WORK ORDER →
Output exactly the lines that run from the top of the entries to the line holding "site APN_S3_JACK1.", including both of those lines.

═════ DATA

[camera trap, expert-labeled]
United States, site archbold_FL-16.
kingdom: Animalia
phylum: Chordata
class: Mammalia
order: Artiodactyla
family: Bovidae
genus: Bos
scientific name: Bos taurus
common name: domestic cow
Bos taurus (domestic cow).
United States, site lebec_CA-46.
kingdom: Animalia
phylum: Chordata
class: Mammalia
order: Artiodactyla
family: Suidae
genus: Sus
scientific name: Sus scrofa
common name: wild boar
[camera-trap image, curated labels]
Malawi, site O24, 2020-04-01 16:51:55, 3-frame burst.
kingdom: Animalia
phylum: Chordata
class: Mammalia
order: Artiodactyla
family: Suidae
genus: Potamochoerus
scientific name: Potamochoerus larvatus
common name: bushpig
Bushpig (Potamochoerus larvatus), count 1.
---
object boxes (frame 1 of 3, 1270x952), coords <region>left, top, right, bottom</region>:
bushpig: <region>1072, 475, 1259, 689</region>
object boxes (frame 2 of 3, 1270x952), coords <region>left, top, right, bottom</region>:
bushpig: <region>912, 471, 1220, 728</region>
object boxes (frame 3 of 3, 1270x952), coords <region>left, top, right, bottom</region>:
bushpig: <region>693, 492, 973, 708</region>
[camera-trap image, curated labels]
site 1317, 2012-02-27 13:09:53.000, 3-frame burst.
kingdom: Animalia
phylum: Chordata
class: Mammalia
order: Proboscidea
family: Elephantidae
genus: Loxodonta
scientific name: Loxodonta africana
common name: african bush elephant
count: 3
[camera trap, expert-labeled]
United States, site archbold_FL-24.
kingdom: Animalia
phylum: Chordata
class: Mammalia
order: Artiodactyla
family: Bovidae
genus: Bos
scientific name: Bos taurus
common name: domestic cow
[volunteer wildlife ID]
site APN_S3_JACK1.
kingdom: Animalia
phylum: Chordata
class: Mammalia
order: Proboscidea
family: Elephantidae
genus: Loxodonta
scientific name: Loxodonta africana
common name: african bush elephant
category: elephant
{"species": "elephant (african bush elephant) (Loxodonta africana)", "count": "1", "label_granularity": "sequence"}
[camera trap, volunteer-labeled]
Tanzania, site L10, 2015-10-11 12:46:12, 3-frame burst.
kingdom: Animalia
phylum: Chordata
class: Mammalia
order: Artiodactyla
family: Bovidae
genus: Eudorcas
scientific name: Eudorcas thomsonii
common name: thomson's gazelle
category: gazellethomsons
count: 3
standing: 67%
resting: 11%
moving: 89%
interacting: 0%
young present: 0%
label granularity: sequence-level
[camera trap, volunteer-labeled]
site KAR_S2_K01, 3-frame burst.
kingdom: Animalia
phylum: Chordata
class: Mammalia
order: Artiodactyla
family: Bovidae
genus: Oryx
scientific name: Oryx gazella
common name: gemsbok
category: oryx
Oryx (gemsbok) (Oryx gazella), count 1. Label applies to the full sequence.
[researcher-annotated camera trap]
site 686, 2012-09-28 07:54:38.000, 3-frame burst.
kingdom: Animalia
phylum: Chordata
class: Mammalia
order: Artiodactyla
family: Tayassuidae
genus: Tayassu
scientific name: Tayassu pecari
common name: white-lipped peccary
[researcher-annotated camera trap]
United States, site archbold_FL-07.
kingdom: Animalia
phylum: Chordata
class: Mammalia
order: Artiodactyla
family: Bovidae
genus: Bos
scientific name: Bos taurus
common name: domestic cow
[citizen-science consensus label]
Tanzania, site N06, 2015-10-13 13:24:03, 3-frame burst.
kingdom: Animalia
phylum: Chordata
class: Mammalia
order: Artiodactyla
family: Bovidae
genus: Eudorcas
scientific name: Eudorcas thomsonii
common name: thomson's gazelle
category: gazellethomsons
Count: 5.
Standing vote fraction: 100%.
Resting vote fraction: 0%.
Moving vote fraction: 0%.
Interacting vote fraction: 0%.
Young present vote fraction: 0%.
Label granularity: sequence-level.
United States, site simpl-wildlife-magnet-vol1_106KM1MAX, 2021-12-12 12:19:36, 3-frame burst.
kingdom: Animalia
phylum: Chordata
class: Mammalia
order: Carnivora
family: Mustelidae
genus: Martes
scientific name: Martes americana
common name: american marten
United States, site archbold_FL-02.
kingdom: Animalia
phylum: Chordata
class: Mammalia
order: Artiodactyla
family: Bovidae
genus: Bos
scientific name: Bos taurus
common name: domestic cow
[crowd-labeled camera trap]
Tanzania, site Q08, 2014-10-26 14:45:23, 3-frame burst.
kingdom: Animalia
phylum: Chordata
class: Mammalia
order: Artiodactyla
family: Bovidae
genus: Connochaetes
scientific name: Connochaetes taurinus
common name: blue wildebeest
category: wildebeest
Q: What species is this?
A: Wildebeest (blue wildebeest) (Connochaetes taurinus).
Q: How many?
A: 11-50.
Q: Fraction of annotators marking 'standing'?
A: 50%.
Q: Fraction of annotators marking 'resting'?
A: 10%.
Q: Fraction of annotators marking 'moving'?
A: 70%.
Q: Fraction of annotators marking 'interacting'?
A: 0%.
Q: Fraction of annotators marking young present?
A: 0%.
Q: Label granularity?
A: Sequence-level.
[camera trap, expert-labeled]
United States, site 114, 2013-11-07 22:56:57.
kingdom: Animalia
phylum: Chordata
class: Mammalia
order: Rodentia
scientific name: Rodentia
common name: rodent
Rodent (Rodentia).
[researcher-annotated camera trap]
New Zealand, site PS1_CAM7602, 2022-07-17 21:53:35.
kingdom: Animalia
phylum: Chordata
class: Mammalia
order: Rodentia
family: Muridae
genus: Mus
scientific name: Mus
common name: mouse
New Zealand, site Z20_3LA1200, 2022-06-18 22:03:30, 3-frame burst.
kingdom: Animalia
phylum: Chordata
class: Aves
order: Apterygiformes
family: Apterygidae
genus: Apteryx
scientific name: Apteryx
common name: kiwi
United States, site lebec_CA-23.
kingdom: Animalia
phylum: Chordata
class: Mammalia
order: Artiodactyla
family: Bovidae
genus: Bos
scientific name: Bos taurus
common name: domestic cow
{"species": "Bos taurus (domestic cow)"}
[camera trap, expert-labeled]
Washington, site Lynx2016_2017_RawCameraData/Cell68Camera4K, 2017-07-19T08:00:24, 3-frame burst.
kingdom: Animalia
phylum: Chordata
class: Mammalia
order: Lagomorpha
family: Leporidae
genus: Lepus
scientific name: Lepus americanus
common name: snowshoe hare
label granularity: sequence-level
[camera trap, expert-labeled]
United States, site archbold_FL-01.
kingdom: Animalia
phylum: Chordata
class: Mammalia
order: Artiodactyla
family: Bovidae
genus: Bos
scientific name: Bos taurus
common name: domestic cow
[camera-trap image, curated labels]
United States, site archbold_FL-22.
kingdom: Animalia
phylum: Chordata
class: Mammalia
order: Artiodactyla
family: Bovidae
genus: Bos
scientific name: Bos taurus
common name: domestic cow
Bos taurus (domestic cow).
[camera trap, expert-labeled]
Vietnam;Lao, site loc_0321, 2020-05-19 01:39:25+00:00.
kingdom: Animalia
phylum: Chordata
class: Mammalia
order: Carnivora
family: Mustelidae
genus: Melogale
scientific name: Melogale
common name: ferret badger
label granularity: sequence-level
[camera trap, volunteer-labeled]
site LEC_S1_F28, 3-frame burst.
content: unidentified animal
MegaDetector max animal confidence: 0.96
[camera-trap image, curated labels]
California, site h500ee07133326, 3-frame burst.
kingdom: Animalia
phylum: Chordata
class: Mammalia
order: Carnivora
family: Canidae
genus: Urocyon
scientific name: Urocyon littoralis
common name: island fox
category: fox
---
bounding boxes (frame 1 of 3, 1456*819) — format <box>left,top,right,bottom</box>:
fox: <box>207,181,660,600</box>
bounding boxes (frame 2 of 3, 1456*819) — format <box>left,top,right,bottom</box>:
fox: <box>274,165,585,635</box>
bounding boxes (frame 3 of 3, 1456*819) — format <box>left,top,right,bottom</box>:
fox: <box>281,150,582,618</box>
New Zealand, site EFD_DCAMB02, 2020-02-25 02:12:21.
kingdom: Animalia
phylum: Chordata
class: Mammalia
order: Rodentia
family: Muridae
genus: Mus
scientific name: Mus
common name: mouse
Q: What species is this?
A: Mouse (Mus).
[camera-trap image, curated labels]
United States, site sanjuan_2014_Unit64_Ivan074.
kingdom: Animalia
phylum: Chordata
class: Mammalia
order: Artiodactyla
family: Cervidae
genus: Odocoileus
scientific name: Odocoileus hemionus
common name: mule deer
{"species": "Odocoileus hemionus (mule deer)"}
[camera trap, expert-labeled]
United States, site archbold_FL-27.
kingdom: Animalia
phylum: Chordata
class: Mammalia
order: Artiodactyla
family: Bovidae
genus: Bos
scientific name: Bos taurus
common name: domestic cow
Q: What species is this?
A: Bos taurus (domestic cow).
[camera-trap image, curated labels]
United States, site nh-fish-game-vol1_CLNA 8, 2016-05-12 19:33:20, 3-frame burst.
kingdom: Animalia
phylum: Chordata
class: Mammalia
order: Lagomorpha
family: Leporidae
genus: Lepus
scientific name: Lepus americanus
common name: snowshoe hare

══════════

TASK RESPONSE →
[camera trap, expert-labeled]
United States, site archbold_FL-16.
kingdom: Animalia
phylum: Chordata
class: Mammalia
order: Artiodactyla
family: Bovidae
genus: Bos
scientific name: Bos taurus
common name: domestic cow
Bos taurus (domestic cow).
United States, site lebec_CA-46.
kingdom: Animalia
phylum: Chordata
class: Mammalia
order: Artiodactyla
family: Suidae
genus: Sus
scientific name: Sus scrofa
common name: wild boar
[camera-trap image, curated labels]
Malawi, site O24, 2020-04-01 16:51:55, 3-frame burst.
kingdom: Animalia
phylum: Chordata
class: Mammalia
order: Artiodactyla
family: Suidae
genus: Potamochoerus
scientific name: Potamochoerus larvatus
common name: bushpig
Bushpig (Potamochoerus larvatus), count 1.
---
object boxes (frame 1 of 3, 1270x952), coords <region>left, top, right, bottom</region>:
bushpig: <region>1072, 475, 1259, 689</region>
object boxes (frame 2 of 3, 1270x952), coords <region>left, top, right, bottom</region>:
bushpig: <region>912, 471, 1220, 728</region>
object boxes (frame 3 of 3, 1270x952), coords <region>left, top, right, bottom</region>:
bushpig: <region>693, 492, 973, 708</region>
[camera-trap image, curated labels]
site 1317, 2012-02-27 13:09:53.000, 3-frame burst.
kingdom: Animalia
phylum: Chordata
class: Mammalia
order: Proboscidea
family: Elephantidae
genus: Loxodonta
scientific name: Loxodonta africana
common name: african bush elephant
count: 3
[camera trap, expert-labeled]
United States, site archbold_FL-24.
kingdom: Animalia
phylum: Chordata
class: Mammalia
order: Artiodactyla
family: Bovidae
genus: Bos
scientific name: Bos taurus
common name: domestic cow
[volunteer wildlife ID]
site APN_S3_JACK1.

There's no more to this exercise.